Edit: I was able to reproduce your error using a clean Python 3.9.19 environment. Most likely some of the dependencies have changed and that is what is causing the error. We will take a look.

Thank you for bringing this up.

coockie273 commented 4 months ago

Thank you for your response.

I have tried to run the code with Python versions 3.9.0 and 3.10.4, and I still received the same errors.

When I ran your code, I received the following output:


Python version: 3.9.0 (tags/v3.9.0:9cf6752, Oct  5 2020, 15:34:40) [MSC v.1927 64 bit (AMD64)]

numpy version: 1.26.4
cvxpy version: 1.5.1
scikit-survival is not installed.
scikit-learn is not installed.
pandas version: 2.2.2

and


Python version: 3.10.4 (tags/v3.10.4:9d38120, Mar 23 2022, 23:13:41) [MSC v.1929 64 bit (AMD64)]

numpy version: 1.26.4
cvxpy version: 1.4.3
scikit-survival is not installed.
scikit-learn is not installed.
pandas version: 2.2.2
CarlosHernandezP commented 4 months ago

Are you using Windows as your OS? It seems that this issue only arises on Windows systems, I was not able to replicate it in MacOS or Linux.

The error does not stem from SurvLIMEpy directly but it is caused by cvxpy inner workings. There have been multiple reports of this incident:

CVXPY issue #792 CVXPY issue #958

The problem originates from numpy sparce matrices that cvxpy is using. I don't remember the details, but somewhere the reshape function is called with -1 parameter. Numpy then calls np.prod function that fails on windows machines if the integer product goes beyond 2^32.

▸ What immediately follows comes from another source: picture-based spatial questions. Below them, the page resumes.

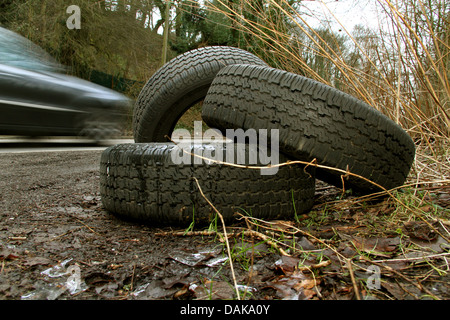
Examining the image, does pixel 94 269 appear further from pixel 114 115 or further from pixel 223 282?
pixel 114 115

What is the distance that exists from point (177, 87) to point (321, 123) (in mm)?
1150

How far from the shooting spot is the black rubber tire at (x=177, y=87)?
2.21m

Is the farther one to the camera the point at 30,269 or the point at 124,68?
the point at 124,68

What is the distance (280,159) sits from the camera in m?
1.57

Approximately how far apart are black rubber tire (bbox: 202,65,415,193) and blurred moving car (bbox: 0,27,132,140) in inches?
149

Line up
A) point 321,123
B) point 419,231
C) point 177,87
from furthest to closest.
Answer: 1. point 177,87
2. point 321,123
3. point 419,231

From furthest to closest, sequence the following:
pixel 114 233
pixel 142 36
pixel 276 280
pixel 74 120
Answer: pixel 142 36, pixel 74 120, pixel 114 233, pixel 276 280

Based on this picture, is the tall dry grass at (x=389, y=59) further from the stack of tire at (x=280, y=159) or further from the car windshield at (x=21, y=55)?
the car windshield at (x=21, y=55)

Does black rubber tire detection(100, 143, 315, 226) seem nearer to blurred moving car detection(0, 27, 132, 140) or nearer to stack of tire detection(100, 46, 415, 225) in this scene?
stack of tire detection(100, 46, 415, 225)

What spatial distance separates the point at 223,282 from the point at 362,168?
3.15ft

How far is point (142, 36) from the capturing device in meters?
11.7

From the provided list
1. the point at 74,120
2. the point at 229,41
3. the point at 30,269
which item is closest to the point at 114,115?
the point at 74,120

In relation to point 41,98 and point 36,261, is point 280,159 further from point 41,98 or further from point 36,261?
point 41,98

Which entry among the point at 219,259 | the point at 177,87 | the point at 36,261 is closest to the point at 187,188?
the point at 219,259
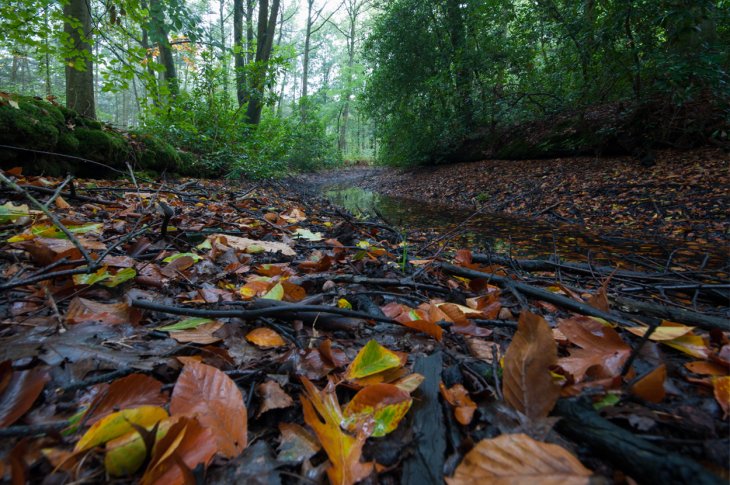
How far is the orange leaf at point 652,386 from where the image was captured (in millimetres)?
649

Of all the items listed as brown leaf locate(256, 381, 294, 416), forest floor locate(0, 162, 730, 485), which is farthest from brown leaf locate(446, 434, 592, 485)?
brown leaf locate(256, 381, 294, 416)

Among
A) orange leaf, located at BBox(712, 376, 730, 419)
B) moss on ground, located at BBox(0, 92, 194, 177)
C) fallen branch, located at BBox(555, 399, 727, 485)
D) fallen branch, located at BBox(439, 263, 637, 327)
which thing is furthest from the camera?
moss on ground, located at BBox(0, 92, 194, 177)

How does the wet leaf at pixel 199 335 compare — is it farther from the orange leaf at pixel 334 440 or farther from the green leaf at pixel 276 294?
the orange leaf at pixel 334 440

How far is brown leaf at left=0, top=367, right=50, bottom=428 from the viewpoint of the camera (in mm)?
594

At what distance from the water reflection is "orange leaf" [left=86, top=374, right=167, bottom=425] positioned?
200cm

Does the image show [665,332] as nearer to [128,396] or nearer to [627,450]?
[627,450]

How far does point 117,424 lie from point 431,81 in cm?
1099

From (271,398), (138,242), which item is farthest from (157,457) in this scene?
(138,242)

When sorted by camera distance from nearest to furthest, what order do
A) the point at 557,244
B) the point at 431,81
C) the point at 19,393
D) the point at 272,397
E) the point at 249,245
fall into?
the point at 19,393 → the point at 272,397 → the point at 249,245 → the point at 557,244 → the point at 431,81

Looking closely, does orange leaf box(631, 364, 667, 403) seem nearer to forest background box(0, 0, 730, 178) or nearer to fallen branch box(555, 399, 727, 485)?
fallen branch box(555, 399, 727, 485)


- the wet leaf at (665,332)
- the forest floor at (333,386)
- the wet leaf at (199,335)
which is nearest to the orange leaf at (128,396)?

To circumvent this problem, reduce the number of neighbours computed (num_samples). I have updated the Read.me with 500 num_samples rather than 1000 which works on my windows machine.

I will be closing this issue as it is not directly related with survlimepy. Feel free to reopen it if the stated solution does not work for you.